I am trying to use instruction-tuned models with Outlines. Currently they don't support chat completion, so I'm manually filling in the prompt template with a messages object and format_llama3, like so:

prompt = format_llama3(
    messages=[
        {
            "role": "system",
            "content": "You are a helpful cooking assistant.",
        },
        {"role": "user", "content": "Give me the best recipe for banana pudding."},
    ]
).prompt

Using format_llama3 was just the easiest way to access the chat template necessary and fill in the data and get the result as a string that I can pass to the generator for outlines. If there's another way to easily complete the template and get the resulting string, that's what I'm trying to get.
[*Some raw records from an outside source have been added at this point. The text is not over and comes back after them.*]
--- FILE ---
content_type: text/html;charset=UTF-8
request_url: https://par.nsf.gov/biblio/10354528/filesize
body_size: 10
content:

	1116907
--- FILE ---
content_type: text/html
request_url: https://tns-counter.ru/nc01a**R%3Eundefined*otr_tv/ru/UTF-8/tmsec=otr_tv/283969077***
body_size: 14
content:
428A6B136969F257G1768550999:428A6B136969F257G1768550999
CISC commented 3 months ago

Or should I assume the different results are because the prior prompt had a double BOS token?

Yes, this is exactly what happened before after tokenization. As far as I can tell this is also the case with Outlines: https://github.com/outlines-dev/outlines/blob/3a7d83b89afcf6a3ecd53b134bf226c5041d674d/outlines/models/llamacpp.py#L57-L66

Using format_llama3 was just the easiest way to access the chat template necessary and fill in the data and get the result as a string that I can pass to the generator for outlines. If there's another way to easily complete the template and get the resulting string, that's what I'm trying to get.

You should be fine, Outlines will add BOS at tokenization, so it should be generating the correct prompt now, as opposed to the double BOS you would have gotten with previous versions.